Avacon realisiert flexibles Colocation-Rechenzentrum mit Infrastruktur von Rosenberger OSI

  

Modulares Verkabelungskonzept ermöglicht skalierbare IT-Infrastruktur für unterschiedliche Anforderungen

Rosenberger Optical Solutions & Infrastructure (Rosenberger OSI), Hersteller von innovativen faseroptischen Verkabelungsinfrastrukturen in Europa, hat für die Avacon-Gruppe und den Telekommunikationsanbieter envia TEL die passive IT-Infrastruktur eines neuen Colocation-Rechenzentrums im niedersächsischen Sehnde bei Hannover realisiert. Im Fokus des Projekts stand die Umsetzung eines flexiblen Verkabelungsprojekts, das sich an unterschiedliche und im Vorfeld schwer planbare Kundenanforderungen anpassen lässt.

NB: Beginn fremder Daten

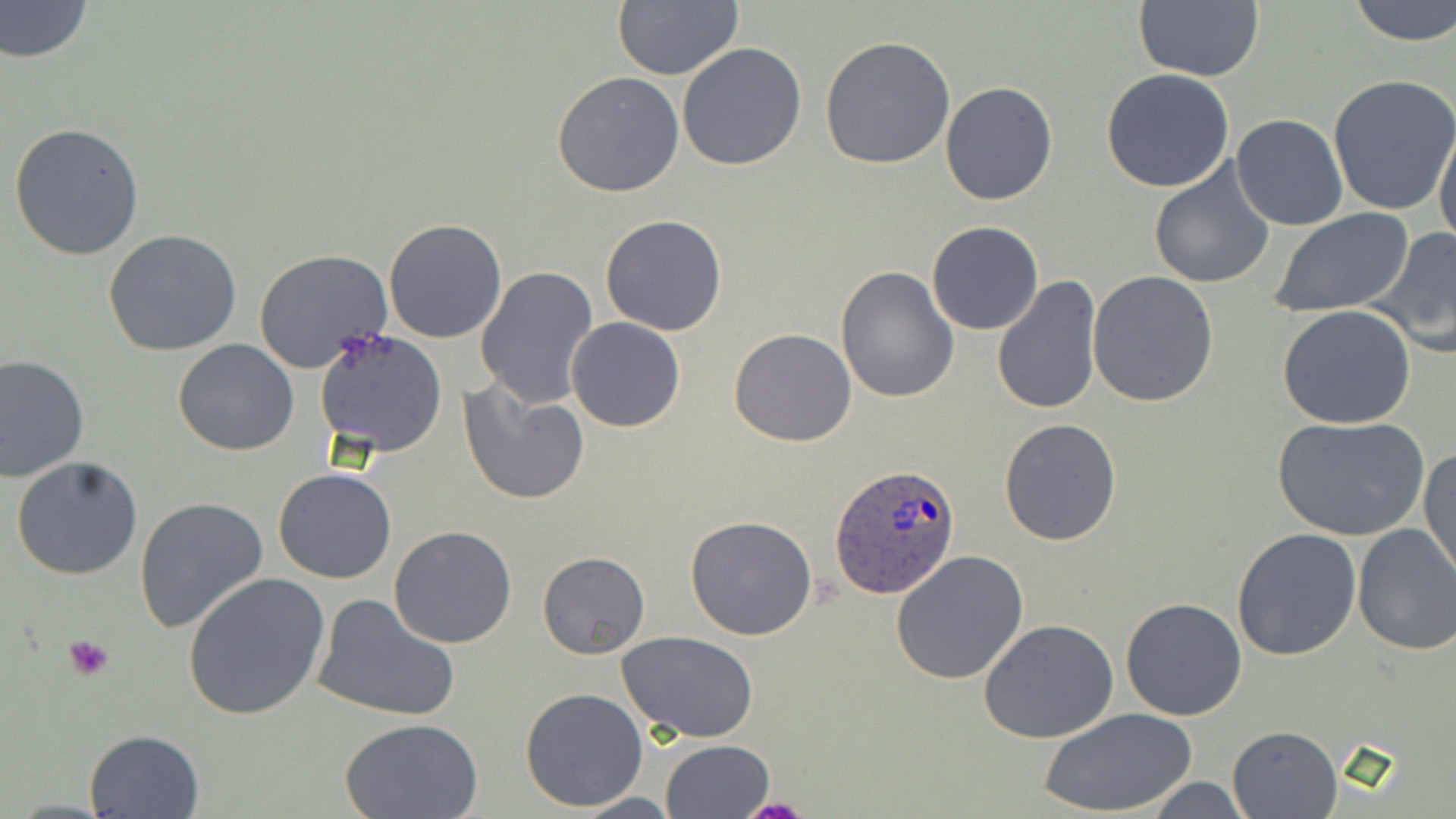
Summary:
  - Coordinate format: approximate bounding boxes as named x1/y1/x2/y2 corners in pixels
  - Platelet locations: (x1=61, y1=634, x2=115, y2=682), (x1=740, y1=795, x2=814, y2=818)
  - Plasmodium ovale-infected red blood cell locations: (x1=830, y1=465, x2=958, y2=601)
  - Uninfected red blood cell locations: (x1=0, y1=0, x2=94, y2=63), (x1=1131, y1=0, x2=1263, y2=84), (x1=1347, y1=0, x2=1456, y2=45), (x1=611, y1=2, x2=742, y2=81), (x1=822, y1=37, x2=955, y2=171), (x1=677, y1=42, x2=806, y2=171), (x1=1101, y1=70, x2=1235, y2=192), (x1=552, y1=72, x2=685, y2=197), (x1=1327, y1=72, x2=1456, y2=215), (x1=940, y1=81, x2=1058, y2=205), (x1=1231, y1=113, x2=1348, y2=231), (x1=1434, y1=118, x2=1456, y2=253), (x1=8, y1=123, x2=145, y2=260), (x1=1147, y1=156, x2=1277, y2=288), (x1=1267, y1=209, x2=1418, y2=317), (x1=600, y1=215, x2=728, y2=336), (x1=383, y1=218, x2=507, y2=343), (x1=927, y1=221, x2=1043, y2=335), (x1=1370, y1=226, x2=1456, y2=359), (x1=103, y1=229, x2=243, y2=356), (x1=254, y1=249, x2=394, y2=375), (x1=475, y1=266, x2=601, y2=410), (x1=835, y1=266, x2=960, y2=403), (x1=1087, y1=271, x2=1218, y2=408), (x1=993, y1=276, x2=1104, y2=416), (x1=1277, y1=305, x2=1419, y2=430), (x1=567, y1=318, x2=685, y2=433), (x1=729, y1=327, x2=857, y2=446), (x1=314, y1=329, x2=448, y2=458), (x1=173, y1=340, x2=299, y2=456), (x1=0, y1=355, x2=89, y2=481), (x1=460, y1=380, x2=589, y2=505), (x1=1273, y1=414, x2=1431, y2=540), (x1=1000, y1=418, x2=1122, y2=545), (x1=1419, y1=444, x2=1456, y2=584), (x1=10, y1=455, x2=143, y2=582), (x1=273, y1=467, x2=398, y2=584), (x1=136, y1=496, x2=268, y2=635), (x1=684, y1=516, x2=817, y2=640), (x1=1352, y1=523, x2=1456, y2=656), (x1=388, y1=527, x2=517, y2=648), (x1=1231, y1=528, x2=1361, y2=662), (x1=537, y1=550, x2=650, y2=658), (x1=891, y1=550, x2=1028, y2=686), (x1=182, y1=573, x2=331, y2=721), (x1=310, y1=593, x2=460, y2=724), (x1=1120, y1=597, x2=1249, y2=721), (x1=977, y1=618, x2=1119, y2=743), (x1=617, y1=631, x2=761, y2=743), (x1=519, y1=686, x2=649, y2=812), (x1=1042, y1=708, x2=1196, y2=818), (x1=339, y1=717, x2=487, y2=818), (x1=1226, y1=724, x2=1344, y2=818), (x1=82, y1=729, x2=206, y2=818), (x1=660, y1=739, x2=777, y2=818), (x1=1140, y1=775, x2=1253, y2=817), (x1=573, y1=793, x2=683, y2=818)
  - Slide-level diagnosis: Plasmodium ovale
  - Stain: May-Grünwald-Giemsa
  - Field of view: one of a larger specimen
  - Modality: optical microscopy
  - Magnification: 1000x
  - Image size: 1456×819 pixels
  - Preparation: thin blood smear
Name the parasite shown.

Das Rechenzentrum wurde „auf der grünen Wiese“ errichtet und soll im Endausbau eine Fläche von rund 2.000 Quadratmetern umfassen. Insgesamt können bis zu 28.000 Server betrieben werden. Rund 40 Millionen Euro investieren die Partner in den Standort, der insbesondere Unternehmen mit hohen Anforderungen an Datensicherheit und Verfügbarkeit adressiert – darunter auch Betreiber kritischer Infrastrukturen.

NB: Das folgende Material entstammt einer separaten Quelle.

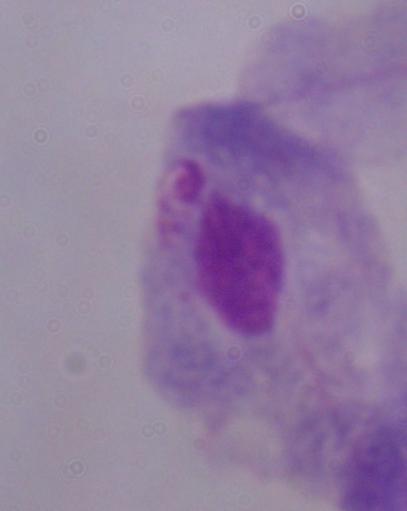

A trichomonad.

modality = micrograph
magnification = 1000x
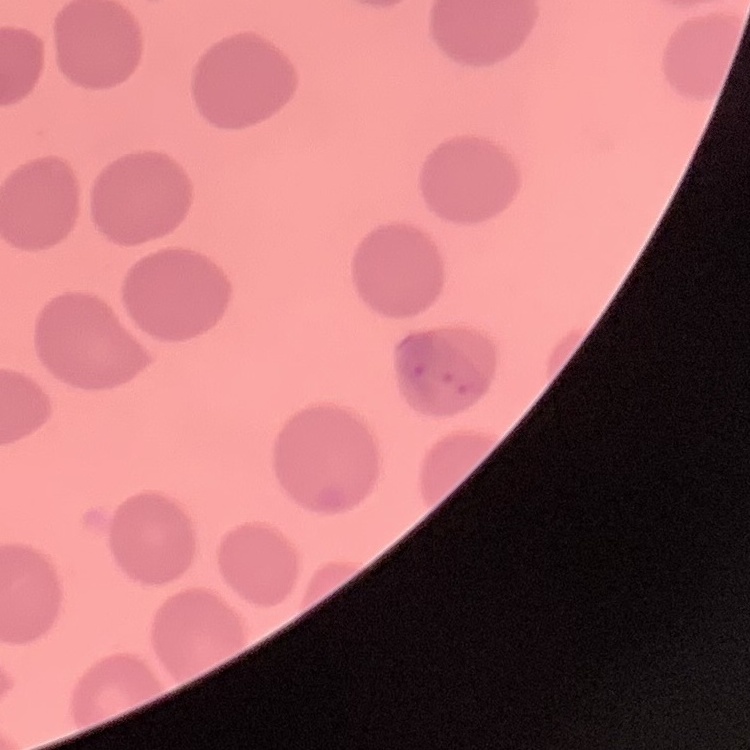

erythrocyte morphology = no rouleaux formation
preparation = thin peripheral smear
image type = square crop of a larger photomicrograph
stain = Field's or Giemsa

Flexible Infrastruktur für dynamische Anforderungen

Eine zentrale Herausforderung bestand darin, die interne Infrastruktur auf unterschiedliche Nutzungsszenarien auszulegen. Da sich die Anforderungen der späteren Colocation-Kunden – etwa hinsichtlich Bandbreite und Portdichte – im Vorfeld nur schwer prognostizieren lassen, musste die Verkabelung besonders flexibel gestaltet werden. Rosenberger OSI setzte hierfür auf ein skalierbares Konzept auf Basis des PreCONNECT® SMAP-G2 Systems. Die Lösung ermöglicht den flexiblen Mischbetrieb von Glasfaser- und Kupferverkabelung, lässt sich modular erweitern und ohne größere Umbauten an neue Technologien anpassen. 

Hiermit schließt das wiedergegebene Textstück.